PySarf

Python-native Arabic morphology engine powered by NumPy.

PySarf performs root extraction, morphological pattern identification, segmentation, and stemming for Arabic text. It uses a rule-based hypothesis-and-rank algorithm with vectorized NumPy batch processing -- no ML models, no Java dependencies, no subprocess calls.

Features

Root extraction -- derive the trilateral/quadrilateral root from any Arabic word
Pattern identification -- identify the morphological pattern (wazn/وزن) of a word
Segmentation -- split words into prefixes + stem + suffixes
Stemming -- fast greedy affix removal
Batch processing -- vectorized NumPy pipeline for processing word lists
Gulf dialect -- built-in support for Gulf Arabic normalization and lexical mappings
Pure Python -- pip install and go. Single dependency: NumPy

Installation

pip install pysarf

For development:

git clone https://github.com/Rashidbm/pysarf.git
cd pysarf
pip install -e ".[dev]"

Quick Start

from pysarf import PySarf

sarf = PySarf()

# Full morphological analysis
result = sarf.analyze("المكتبات")
print(result.root)        # كتب
print(result.pattern)     # مفعل
print(result.stem)        # مكتب
print(result.prefixes)    # ('ال',)
print(result.suffixes)    # ('ات',)
print(result.score)       # 0.85 (confidence 0.0-1.0)

API Reference

Initialization

from pysarf import PySarf

# Standard MSA analyzer
sarf = PySarf()

# Gulf dialect analyzer
sarf_gulf = PySarf(dialect="gulf")

# Custom data directory
sarf_custom = PySarf(data_dir="/path/to/data")

Parameters:

dialect -- "msa" (default) for Modern Standard Arabic, "gulf" for Gulf Arabic
data_dir -- optional path to custom data files (defaults to bundled data)

Single-Word API

`analyze(word) -> AnalysisResult`

Full morphological analysis: root extraction, pattern matching, and segmentation.

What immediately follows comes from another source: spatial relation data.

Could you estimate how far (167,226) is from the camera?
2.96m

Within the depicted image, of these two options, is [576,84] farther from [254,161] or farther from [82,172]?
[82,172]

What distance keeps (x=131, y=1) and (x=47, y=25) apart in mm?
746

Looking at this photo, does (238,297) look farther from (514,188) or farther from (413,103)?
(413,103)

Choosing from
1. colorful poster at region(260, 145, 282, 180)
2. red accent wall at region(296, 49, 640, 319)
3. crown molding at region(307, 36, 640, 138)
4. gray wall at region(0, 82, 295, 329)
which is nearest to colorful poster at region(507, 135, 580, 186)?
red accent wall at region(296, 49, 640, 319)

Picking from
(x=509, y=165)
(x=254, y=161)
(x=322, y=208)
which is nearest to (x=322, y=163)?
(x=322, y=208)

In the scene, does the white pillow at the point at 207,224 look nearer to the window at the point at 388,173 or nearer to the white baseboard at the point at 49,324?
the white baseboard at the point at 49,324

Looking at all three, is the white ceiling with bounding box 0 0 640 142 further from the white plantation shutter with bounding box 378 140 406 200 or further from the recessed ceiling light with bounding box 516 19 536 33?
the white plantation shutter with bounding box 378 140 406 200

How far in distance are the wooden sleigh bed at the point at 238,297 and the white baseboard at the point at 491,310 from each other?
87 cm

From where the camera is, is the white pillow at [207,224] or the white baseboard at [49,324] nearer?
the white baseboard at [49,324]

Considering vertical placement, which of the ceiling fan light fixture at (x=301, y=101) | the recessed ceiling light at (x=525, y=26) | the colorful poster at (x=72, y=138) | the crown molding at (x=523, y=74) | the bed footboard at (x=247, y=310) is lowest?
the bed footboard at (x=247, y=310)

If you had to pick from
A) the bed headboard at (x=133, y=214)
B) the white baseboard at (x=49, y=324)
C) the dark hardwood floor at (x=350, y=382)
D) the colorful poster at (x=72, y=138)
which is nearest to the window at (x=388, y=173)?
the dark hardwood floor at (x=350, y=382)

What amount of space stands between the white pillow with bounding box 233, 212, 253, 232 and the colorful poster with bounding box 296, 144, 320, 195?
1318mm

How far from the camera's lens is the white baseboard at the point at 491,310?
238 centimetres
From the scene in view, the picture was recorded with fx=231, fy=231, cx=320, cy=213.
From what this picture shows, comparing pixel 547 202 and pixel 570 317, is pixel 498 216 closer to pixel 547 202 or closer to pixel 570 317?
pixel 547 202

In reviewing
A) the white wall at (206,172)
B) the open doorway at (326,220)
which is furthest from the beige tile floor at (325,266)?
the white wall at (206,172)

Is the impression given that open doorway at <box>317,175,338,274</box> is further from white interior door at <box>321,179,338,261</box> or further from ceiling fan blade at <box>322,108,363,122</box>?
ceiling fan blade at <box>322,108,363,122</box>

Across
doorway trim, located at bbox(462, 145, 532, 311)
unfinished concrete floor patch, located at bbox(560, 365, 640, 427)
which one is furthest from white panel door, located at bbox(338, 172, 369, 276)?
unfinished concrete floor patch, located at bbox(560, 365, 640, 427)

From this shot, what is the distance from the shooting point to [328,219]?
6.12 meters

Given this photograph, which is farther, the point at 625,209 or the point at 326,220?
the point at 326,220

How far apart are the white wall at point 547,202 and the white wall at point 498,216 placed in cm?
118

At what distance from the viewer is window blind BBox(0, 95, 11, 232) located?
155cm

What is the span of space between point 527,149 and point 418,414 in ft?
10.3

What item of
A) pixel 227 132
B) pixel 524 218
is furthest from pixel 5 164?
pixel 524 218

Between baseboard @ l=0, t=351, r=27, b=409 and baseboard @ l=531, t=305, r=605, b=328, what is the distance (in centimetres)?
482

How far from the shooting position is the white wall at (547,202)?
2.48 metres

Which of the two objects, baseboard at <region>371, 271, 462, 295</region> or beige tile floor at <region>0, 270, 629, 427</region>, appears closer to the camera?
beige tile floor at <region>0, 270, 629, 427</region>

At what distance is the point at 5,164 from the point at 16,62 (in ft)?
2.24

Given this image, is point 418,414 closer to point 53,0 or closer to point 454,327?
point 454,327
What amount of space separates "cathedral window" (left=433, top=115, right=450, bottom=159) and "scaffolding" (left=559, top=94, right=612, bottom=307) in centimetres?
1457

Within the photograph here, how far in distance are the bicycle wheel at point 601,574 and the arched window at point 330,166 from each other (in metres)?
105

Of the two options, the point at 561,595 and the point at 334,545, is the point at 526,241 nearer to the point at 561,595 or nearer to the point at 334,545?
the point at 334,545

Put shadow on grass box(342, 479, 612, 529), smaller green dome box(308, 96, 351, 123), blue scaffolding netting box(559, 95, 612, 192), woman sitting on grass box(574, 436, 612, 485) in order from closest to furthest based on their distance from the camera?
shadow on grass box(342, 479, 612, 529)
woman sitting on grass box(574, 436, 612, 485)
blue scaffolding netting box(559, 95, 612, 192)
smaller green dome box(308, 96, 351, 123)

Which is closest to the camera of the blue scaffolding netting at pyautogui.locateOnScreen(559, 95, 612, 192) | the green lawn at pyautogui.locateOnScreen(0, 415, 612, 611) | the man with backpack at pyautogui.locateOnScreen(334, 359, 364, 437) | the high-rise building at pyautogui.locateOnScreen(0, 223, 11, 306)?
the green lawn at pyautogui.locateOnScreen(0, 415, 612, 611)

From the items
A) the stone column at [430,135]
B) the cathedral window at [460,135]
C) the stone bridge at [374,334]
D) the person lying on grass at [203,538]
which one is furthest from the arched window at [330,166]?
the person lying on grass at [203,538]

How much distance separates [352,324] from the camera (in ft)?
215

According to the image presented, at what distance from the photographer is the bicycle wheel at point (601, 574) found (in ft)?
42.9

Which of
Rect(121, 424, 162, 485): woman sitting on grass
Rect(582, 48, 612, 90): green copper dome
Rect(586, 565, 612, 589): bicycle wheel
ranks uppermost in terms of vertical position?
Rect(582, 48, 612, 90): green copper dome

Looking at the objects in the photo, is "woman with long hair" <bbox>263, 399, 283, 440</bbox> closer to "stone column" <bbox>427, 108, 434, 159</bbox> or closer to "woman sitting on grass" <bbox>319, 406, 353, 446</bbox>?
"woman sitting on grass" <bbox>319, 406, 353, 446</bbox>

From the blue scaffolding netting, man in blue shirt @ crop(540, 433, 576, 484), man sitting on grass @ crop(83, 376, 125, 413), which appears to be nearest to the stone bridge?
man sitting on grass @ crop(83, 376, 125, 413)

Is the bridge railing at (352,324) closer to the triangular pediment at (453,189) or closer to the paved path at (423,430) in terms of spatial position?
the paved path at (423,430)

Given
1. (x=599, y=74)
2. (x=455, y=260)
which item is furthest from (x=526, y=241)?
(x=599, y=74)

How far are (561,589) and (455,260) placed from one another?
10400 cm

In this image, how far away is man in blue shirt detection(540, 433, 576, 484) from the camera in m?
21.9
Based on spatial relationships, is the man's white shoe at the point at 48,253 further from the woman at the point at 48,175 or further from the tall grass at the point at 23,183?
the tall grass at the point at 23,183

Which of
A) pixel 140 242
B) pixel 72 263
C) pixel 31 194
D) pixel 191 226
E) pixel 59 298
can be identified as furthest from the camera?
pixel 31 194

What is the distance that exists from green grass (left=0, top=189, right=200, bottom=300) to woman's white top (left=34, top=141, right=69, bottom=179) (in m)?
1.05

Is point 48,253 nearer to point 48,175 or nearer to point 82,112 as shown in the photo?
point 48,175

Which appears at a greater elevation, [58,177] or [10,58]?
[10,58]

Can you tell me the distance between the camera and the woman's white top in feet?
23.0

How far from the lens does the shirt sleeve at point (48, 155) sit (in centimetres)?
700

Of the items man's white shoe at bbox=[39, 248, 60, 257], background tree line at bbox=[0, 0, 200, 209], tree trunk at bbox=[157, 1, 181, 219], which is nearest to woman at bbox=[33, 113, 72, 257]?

result = sarf.analyze("يكتبون")
result.root          # "كتب"
result.root_letters  # ("ك", "ت", "ب")
result.pattern       # "يفعلون" (Arabic pattern)
result.pattern_name  # "yaFCaLuun" (transliterated)
result.stem          # "كتب"
result.prefixes      # ("ي",)
result.suffixes      # ("ون",)
result.score         # 0.8 (confidence 0.0-1.0)
result.is_oov_guess  # False

`extract_root(word) -> str | None`

Extract just the root. Returns None if unknown.

sarf.extract_root("استخراج")  # "خرج"
sarf.extract_root("مكتبة")    # "كتب"
sarf.extract_root("hello")    # None

`stem(word) -> str`

Fast greedy stemming (affix removal only, no root validation).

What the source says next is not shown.